__Study text__
Swift Communications Inc.
- Founded: 1975
- Founder: Philip E. Swift
- Headquarters location: 200 Lindbergh Dr, Gypsum, Colorado
- Owner: Ogden Newspapers
- Official website: swiftcom.com

= Swift Communications =

Digital marketing and newspaper publishing company

Swift Communications Inc. is an American digital marketing and newspaper publishing company based in Carson City, Nevada. Swift's primary markets are resort town tabloid newspapers and websites as well as agricultural publications. The company was founded in 1975 by Philip E. Swift and acquired from estate by Ogden Newspapers in 2021.

== History ==

=== Origins and growth ===
Swift Newspapers was founded by Philip E. Swift in 1975. Swift, a former executive at the Scripps League of Newspapers, exchanged his equity interests in the company for ownership of two daily newspapers, The News-Review and Tahoe Daily Tribune. Swift also took possession of the Sierra Sun.

In January 1982, he merged his business with Pioneer Newspapers to form Swift-Pioneer Newspapers, Inc. In October 1982, the Lander Journal. In May 1983, Scripps-Ifft Newspapers, Inc., owned by Nicholas Ifft, sold the Bozeman Chronicle, Havre Daily News and Idaho State Journal to Swift-Pioneer. A few months later Swift-Pioneer also bought the Seaside Signal, Tillamook Headlight-Herald and The News Guard from Scripps-Ifft. In 1988, Swift-Pioneer acquired the Record-Courier.

Around 1990, Swift and Pioneer began operating separately, with Swift based in Carson City, Nevada and Pioneer based in Seattle, Washington. Pioneer took the papers in Idaho, Montana, southern Oregon and Washington, while Swift took the rest. Swift acquired the Nevada Appeal in 1995, followed by the Aspen Times and Glenwood Springs Independent in 1999. A year later Swift bought several papers from Morris Communications, including the Glenwood Springs Post, Rifle Citizen-Telegram, Valley Journal of Carbondale, Snowmass Village Sun and Eagle Valley Enterprise. The Post and Independent were merged to form the Glenwood Springs Post Independent.

Following the split with Pioneer, Swift took possession of Pacific Coast Newspapers, which published three papers on the Oregon coast. In February 2003, the subsidiary sold off the Seaside Signal, followed by Tillamook Headlight-Herald and The News Guard. Swift then purchased the Lahontan Valley News and Fallon Eagle Standard in October 2003, and The Vail Trail in February 2004. The company was renamed to Swift Communications in 2006, and acquired the Fort Collins Weekly in July 2007. The paper was renamed to Fort Collins Now.

__Provided information__

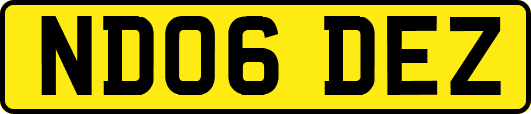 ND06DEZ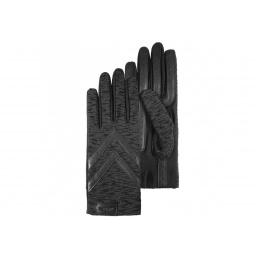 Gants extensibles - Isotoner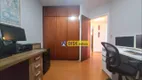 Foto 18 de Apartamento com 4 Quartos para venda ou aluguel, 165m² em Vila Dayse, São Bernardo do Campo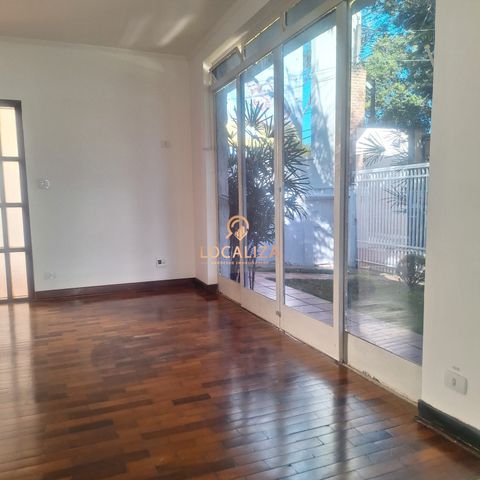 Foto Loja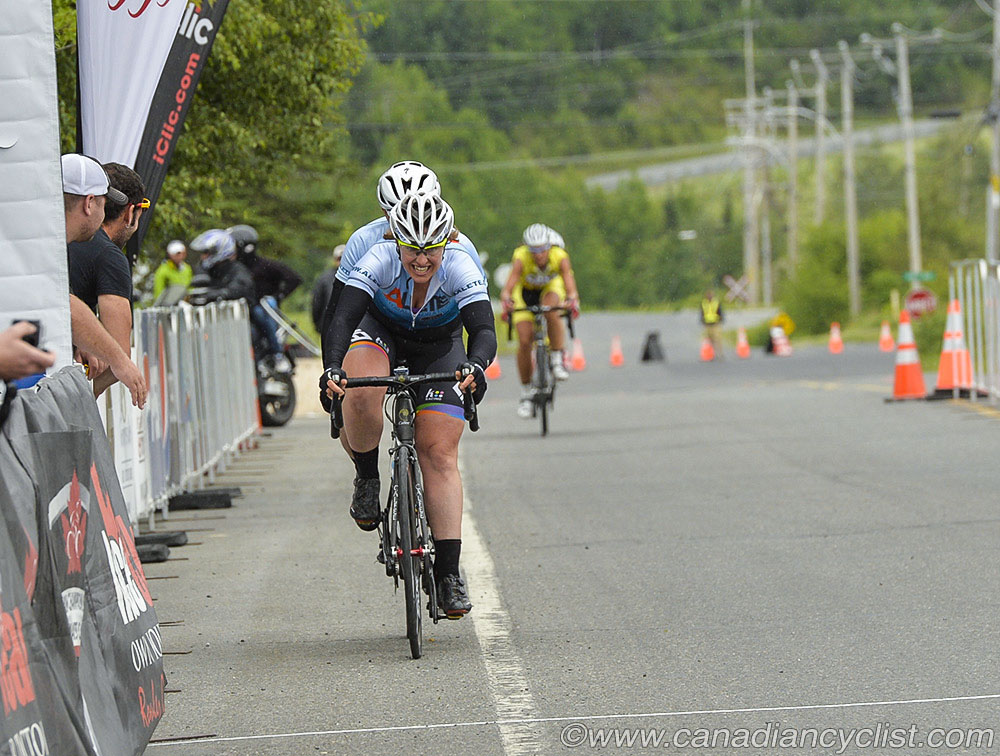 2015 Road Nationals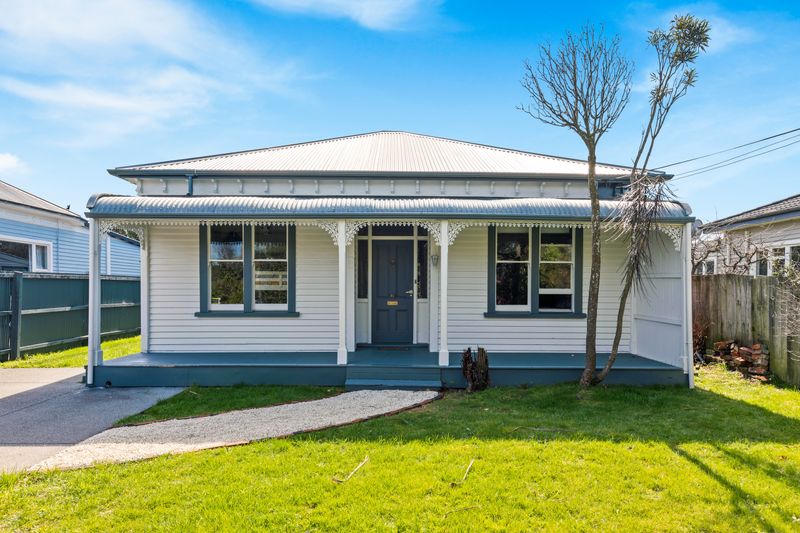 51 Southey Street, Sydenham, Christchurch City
...
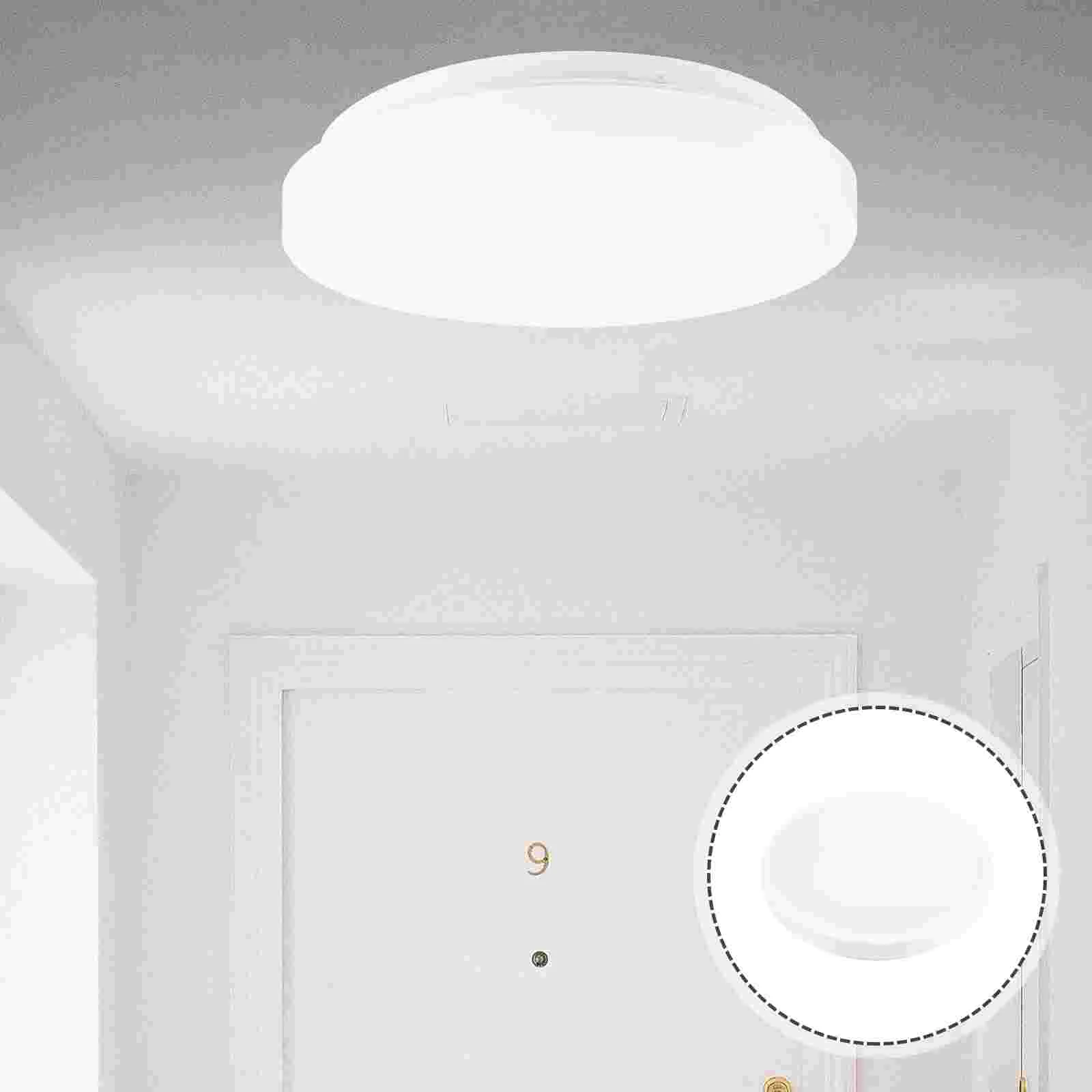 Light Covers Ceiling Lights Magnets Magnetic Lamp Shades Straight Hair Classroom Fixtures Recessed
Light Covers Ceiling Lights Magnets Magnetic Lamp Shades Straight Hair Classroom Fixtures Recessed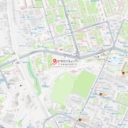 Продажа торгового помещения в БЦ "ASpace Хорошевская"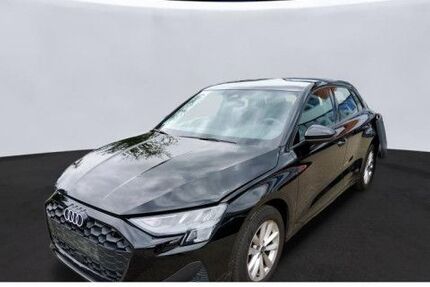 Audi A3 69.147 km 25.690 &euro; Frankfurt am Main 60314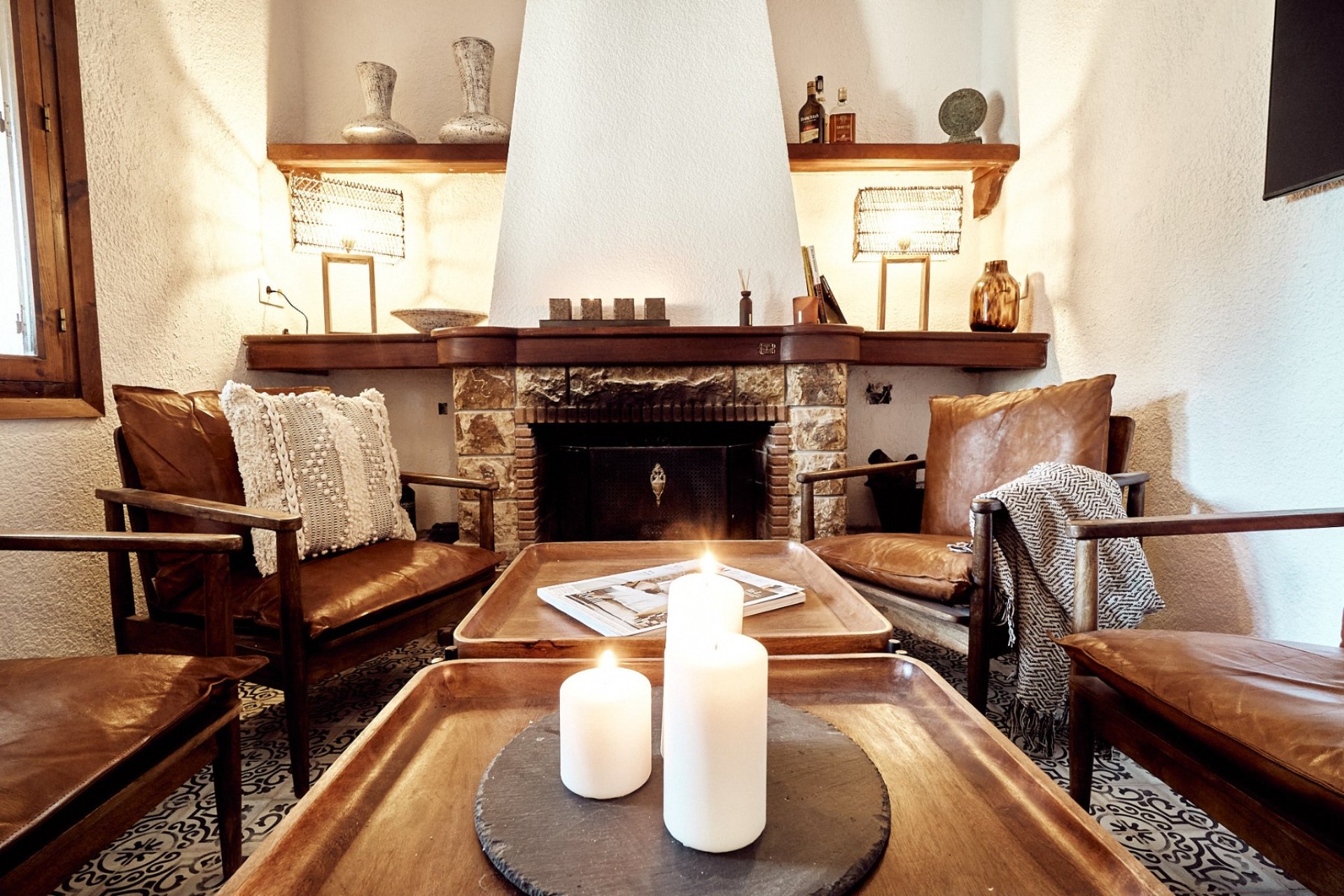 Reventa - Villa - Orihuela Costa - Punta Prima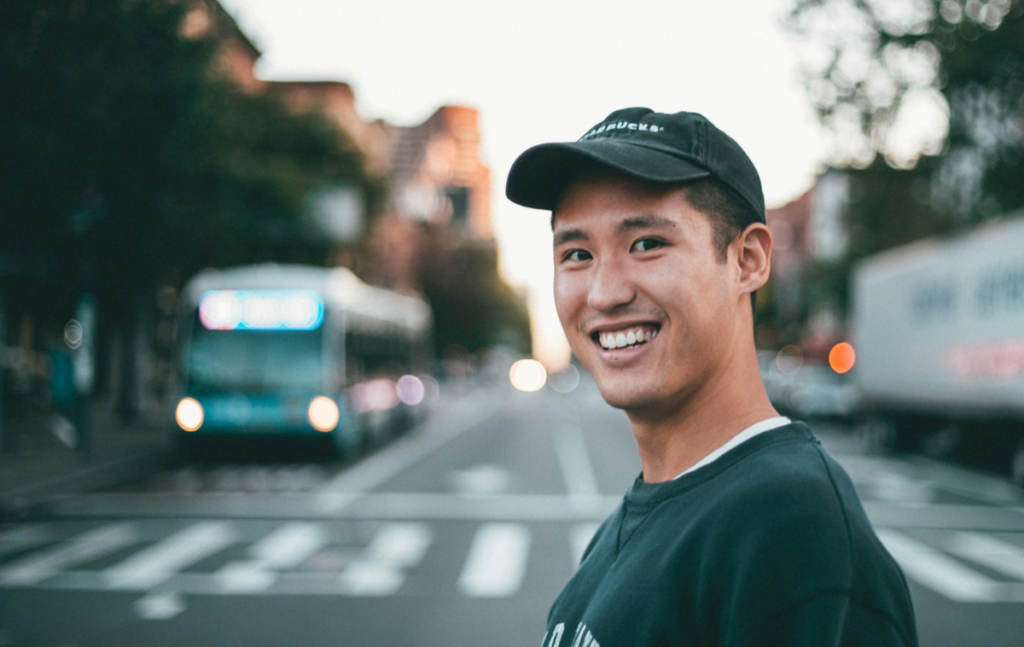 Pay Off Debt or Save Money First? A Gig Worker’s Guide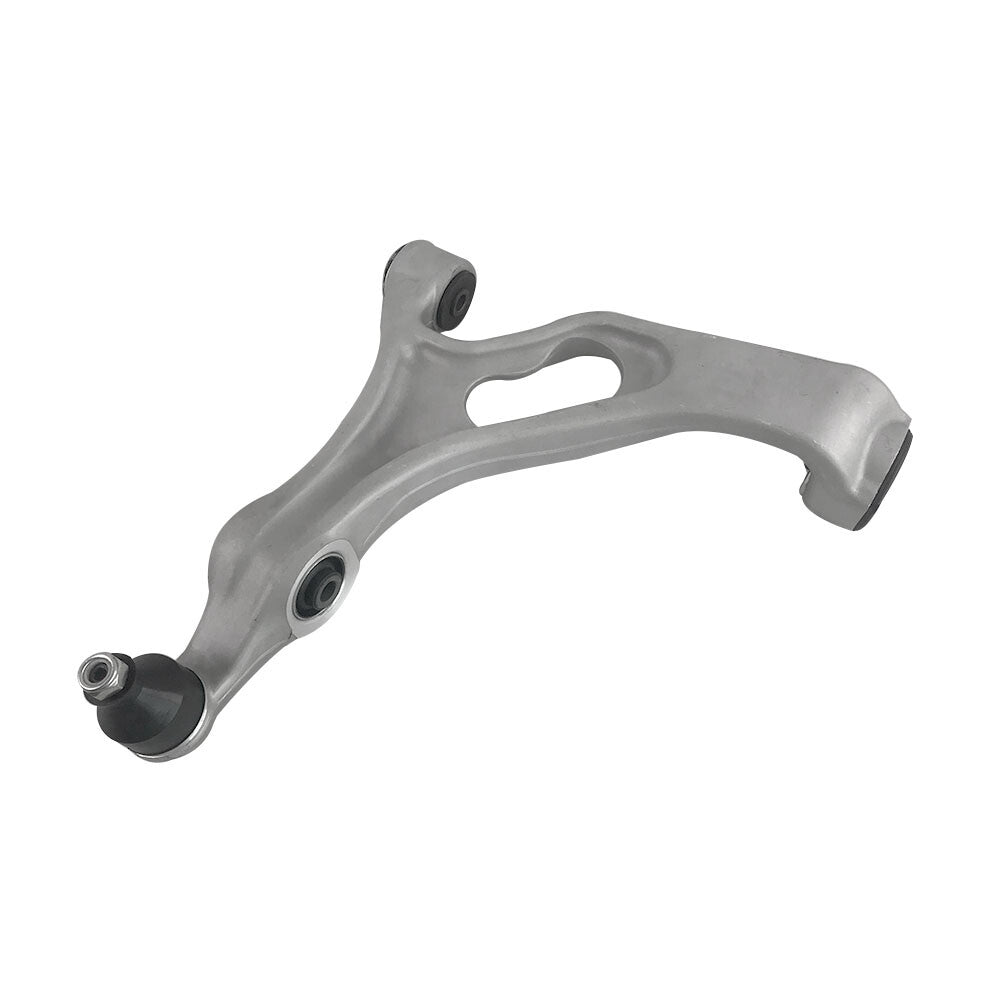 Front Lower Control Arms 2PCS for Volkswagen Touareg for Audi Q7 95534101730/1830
...
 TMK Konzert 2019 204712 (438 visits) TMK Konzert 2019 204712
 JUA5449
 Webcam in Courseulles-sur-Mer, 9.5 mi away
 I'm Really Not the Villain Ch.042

__Task item 1__
According to the Swift Communications article, in what year did Swift acquire the Nevada Appeal?
__Task item 2__
Pick up the Swift Communications article after its final sentence and carry it forward.
The data can be left aside.

__Exercise output 1__
1995.

__Exercise output 2__
=== Decline and sell off ===
Amid the Great Recession, Swift closed the Valley Journal of Carbondale, Spanish-language publication La Tribuna of Greeley and the Leadville Chronicle. In late 2008, Colorado Mountain News Media, a subsidiary of Swift, reduced its staff by 20% over a two-month period through attrition, retirement and layoffs. The Vail Trail also closed. Layoffs at Swift continued into 2009 with staff positions eliminated at the Grand Junction Free Press, The Citizen Telegram, The Post Independent and The Aspen Times. In July 2009, Fort Collins Now, was closed. In September 2009, P. William Toler was hired as CEO.

In 2015, Swift purchased the Park Record sold The News-Review, and closed the Grand Junction Free Press. In 2016, Swift acquired the Steamboat Pilot & Today and the Craig Press. In July 2019. Swift Communication sold Nevada Appeal, the Lahontan Valley News, The Record-Courier and Northern Nevada Business View to Pacific Publishing Company.

On November 27, 2019, company founder Philip E. Swift died. On December 31, 2021, Swift Communications was acquired by Ogden Newspapers, a Wheeling, West Virginia-based publisher of daily and weekly newspapers, magazines, telephone directories, and shoppers guides throughout 18 states. Company president Bob Brown then retired.

Following the sale to Ogden, Swift sold the Greeley Tribune to MediaNews Group in 2020, The Union to Gold Hill California Media in 2022, and Park Record to Tatiana and Matthew Prince in 2023. The company closed the Eagle Valley Enterprise of Eagle, Colorado, in 2025.

== Publications ==
Newspapers published by Swift Communications as of 2025.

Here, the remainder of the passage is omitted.